Spaces to Breathe and Grow
We are all aware of the imperative to minimize compaction, but with crop quality on the line, tough choices have to be made on the trade-off between the grain quality and potential income from this year's crop, and future yield and cost of production due to compaction losses or increased tillage passes.
There have been plenty of good tips published recently on minimizing compaction at harvest, so they won't be re-hashed here. The University of Wisconsin and University of Minnesota extension services both have recent articles from climates similar to ours. Give them a look as you weigh your options.
Tillage might be necessary to fill in some ruts, and in cases of severe subsoil compaction the use of a subsoiler may be warranted. (Make sure to check the Guide to Successful Subsoiling before you start.) But what if you're tired of burning diesel with deep shanks, or if you're on a path or committed to no-till or minimal tillage?
The key to addressing compaction (AFTER avoidance!) is to restore and maintain critical soil functions. Compaction costs us because it reduces aeration, infiltration rate, plant-available water, and root access to soil resources, to mention only the direct impacts on crop performance. What do these have in common? They are the results of macropores in the soil, which are the most reduced by compaction. Macropores are the large "drainage" pores in soil, but they are so much more. Many could actually be called "biopores", since they are created by biology - roots and worms, mostly. This article will examine how we can address compaction in the subsoil using cover crops and crop rotation.
++++++++++++++++++++
[WHAT YOU SHOULD DO] Carry on the article about soil compaction above, starting right after its last sentence.
++++++++++++++++++++
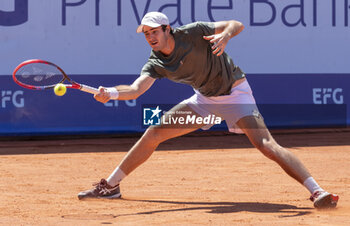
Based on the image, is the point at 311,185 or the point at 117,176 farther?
the point at 117,176

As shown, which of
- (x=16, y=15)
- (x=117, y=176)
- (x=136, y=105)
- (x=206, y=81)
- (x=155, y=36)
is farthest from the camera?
(x=136, y=105)

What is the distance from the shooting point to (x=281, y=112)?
33.4 feet

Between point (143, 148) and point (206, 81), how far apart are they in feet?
2.31

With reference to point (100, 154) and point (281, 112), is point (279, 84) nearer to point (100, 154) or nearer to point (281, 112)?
point (281, 112)

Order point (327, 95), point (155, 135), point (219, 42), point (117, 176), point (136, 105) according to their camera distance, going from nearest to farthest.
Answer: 1. point (219, 42)
2. point (155, 135)
3. point (117, 176)
4. point (136, 105)
5. point (327, 95)

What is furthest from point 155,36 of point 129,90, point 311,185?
point 311,185

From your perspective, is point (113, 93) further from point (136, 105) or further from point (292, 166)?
point (136, 105)

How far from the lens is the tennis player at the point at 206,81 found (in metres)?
5.03

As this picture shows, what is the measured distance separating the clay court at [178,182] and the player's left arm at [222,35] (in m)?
1.14

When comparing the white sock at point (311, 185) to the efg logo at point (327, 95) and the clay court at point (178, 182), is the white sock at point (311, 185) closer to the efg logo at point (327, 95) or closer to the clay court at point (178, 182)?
the clay court at point (178, 182)

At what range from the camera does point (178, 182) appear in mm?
6531

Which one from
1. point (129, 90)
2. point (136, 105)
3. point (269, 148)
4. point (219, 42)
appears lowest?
point (136, 105)

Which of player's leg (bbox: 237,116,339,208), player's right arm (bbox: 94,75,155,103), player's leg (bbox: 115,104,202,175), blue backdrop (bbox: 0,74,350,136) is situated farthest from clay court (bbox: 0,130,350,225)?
player's right arm (bbox: 94,75,155,103)

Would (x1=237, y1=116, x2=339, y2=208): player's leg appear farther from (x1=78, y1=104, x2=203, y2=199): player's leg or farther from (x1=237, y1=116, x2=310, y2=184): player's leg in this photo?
(x1=78, y1=104, x2=203, y2=199): player's leg
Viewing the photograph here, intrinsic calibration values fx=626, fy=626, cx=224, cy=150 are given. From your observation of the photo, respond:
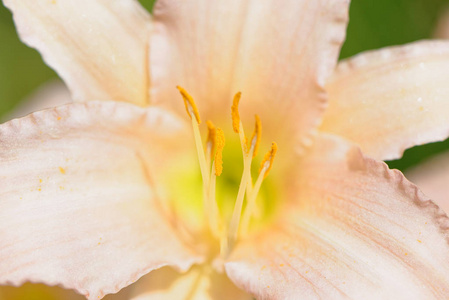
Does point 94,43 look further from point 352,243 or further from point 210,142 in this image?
point 352,243

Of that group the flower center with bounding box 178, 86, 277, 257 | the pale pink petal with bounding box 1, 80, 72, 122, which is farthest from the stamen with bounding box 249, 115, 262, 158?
the pale pink petal with bounding box 1, 80, 72, 122

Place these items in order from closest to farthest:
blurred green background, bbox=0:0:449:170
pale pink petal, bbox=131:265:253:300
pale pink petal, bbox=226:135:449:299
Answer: pale pink petal, bbox=226:135:449:299, pale pink petal, bbox=131:265:253:300, blurred green background, bbox=0:0:449:170

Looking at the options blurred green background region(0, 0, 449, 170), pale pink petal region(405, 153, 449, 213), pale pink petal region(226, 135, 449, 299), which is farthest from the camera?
blurred green background region(0, 0, 449, 170)

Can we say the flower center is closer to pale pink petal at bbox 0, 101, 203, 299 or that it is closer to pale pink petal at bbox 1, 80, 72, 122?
pale pink petal at bbox 0, 101, 203, 299

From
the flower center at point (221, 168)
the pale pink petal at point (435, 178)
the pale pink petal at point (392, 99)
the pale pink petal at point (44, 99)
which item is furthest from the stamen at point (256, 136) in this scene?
the pale pink petal at point (44, 99)

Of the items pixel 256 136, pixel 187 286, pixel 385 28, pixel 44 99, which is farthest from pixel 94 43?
pixel 385 28
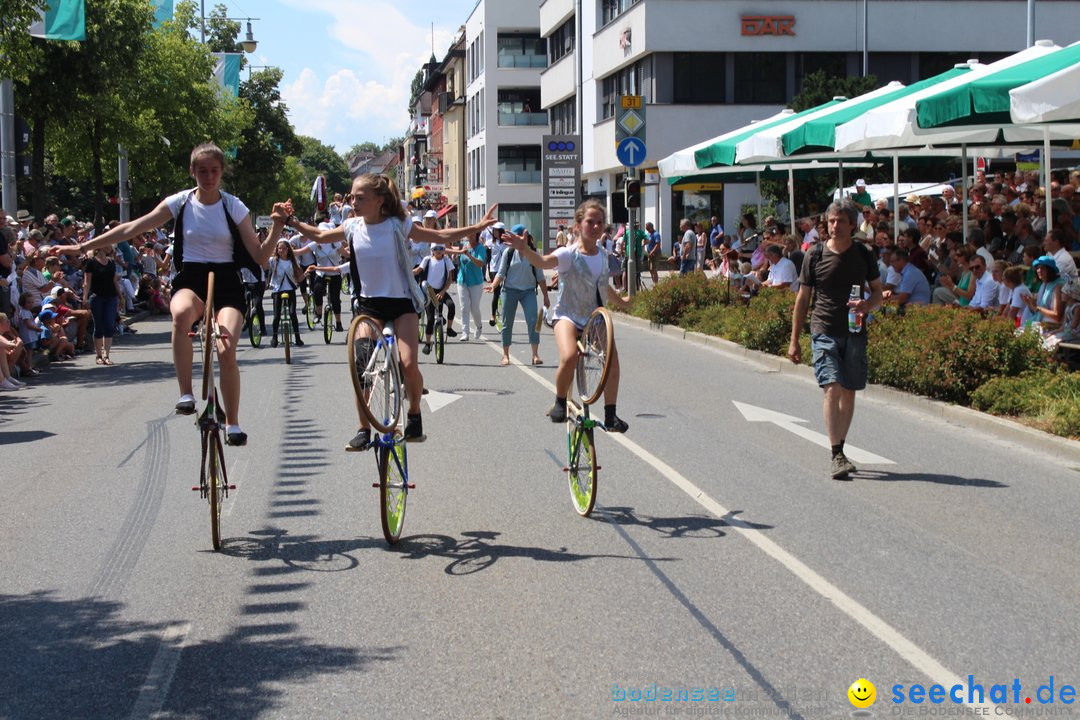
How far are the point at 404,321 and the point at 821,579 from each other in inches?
108

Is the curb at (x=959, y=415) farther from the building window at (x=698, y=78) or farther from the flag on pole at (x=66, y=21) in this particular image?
the building window at (x=698, y=78)

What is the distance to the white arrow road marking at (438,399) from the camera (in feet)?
44.8

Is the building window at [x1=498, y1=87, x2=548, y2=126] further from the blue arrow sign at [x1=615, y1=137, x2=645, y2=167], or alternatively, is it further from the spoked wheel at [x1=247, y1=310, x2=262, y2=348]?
the spoked wheel at [x1=247, y1=310, x2=262, y2=348]

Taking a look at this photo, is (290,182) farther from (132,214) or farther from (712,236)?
(712,236)

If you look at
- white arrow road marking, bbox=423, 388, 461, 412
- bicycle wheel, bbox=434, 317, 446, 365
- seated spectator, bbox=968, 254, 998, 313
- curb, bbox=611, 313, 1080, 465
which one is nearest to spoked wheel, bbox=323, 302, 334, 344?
bicycle wheel, bbox=434, 317, 446, 365

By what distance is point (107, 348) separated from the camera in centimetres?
1986

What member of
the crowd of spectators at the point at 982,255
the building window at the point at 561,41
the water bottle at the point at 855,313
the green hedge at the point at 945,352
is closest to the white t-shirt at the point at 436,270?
the green hedge at the point at 945,352

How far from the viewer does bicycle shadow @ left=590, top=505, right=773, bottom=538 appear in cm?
777

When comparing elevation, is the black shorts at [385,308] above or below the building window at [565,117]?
below

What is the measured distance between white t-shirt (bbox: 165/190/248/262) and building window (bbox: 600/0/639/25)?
144 ft

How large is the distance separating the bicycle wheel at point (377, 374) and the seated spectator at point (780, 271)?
1443cm


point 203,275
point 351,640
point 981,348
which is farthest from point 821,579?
point 981,348

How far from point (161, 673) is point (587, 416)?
362 centimetres

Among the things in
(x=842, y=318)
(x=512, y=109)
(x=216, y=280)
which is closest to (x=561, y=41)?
(x=512, y=109)
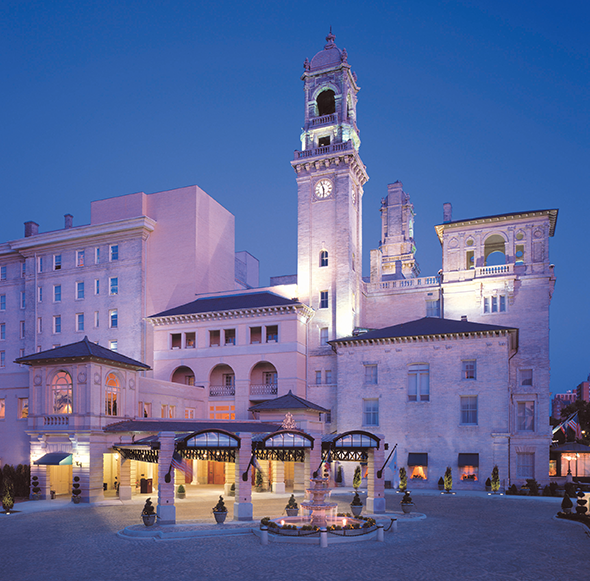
++++++++++++++++++++
[WRITTEN ANSWER]
You might have guessed by now that the primary way various "pre-crops" can limit the effect of subsoil compaction on cash crops is by restoring macropores and the functions they provide. Generally, crops with deep, thick taproots are the most capable of penetrating dense soil, and they leave the biggest (>2mm) biopores behind. Most brassicas fit this description, including oilseed and forage radishes, as well as rapeseed - all common cover crops. For more strongly or more deeply compacted soils, however, it may take several years for a significant amount of root penetration to occur. Alfalfa is the best and most well-known crop for this, though some other tap-rooted forage species can also be used, such as sweet clover. Deep root penetration can also induce small cracks in the soil that function as macropores through their drying action. For root biopores and their benefits to persist longer than a few years, however, they must be stabilized by deep-burrowing earthworms, who will coat the walls with glues and organic matter1.
Figure 1. Roots following existing biopores marked by arrows
Macropores improve root growth and exploration, particularly in denser soil. Roots of corn, soybeans, and wheat have been shown to actively grow towards large pores formed by previous roots or worms, likely attracted by higher oxygen levels. One study on corn following alfalfa found 41% of corn roots growing in previous alfalfa root channels in a clay loam2, while another observed that over 90% of wheat roots below 40cm were growing in biopores or cracks in a dense clay soil3. Many other studies have found similar results, but one put it this way for soybeans: "if a taproot failed to encounter a burrow at [30-45cm], that root tip died"4. In soils where there is a dense subsoil layer over less-dense soil, there is evidence that roots will follow macropores through this layer and then re-enter the bulk subsoil to access resources5.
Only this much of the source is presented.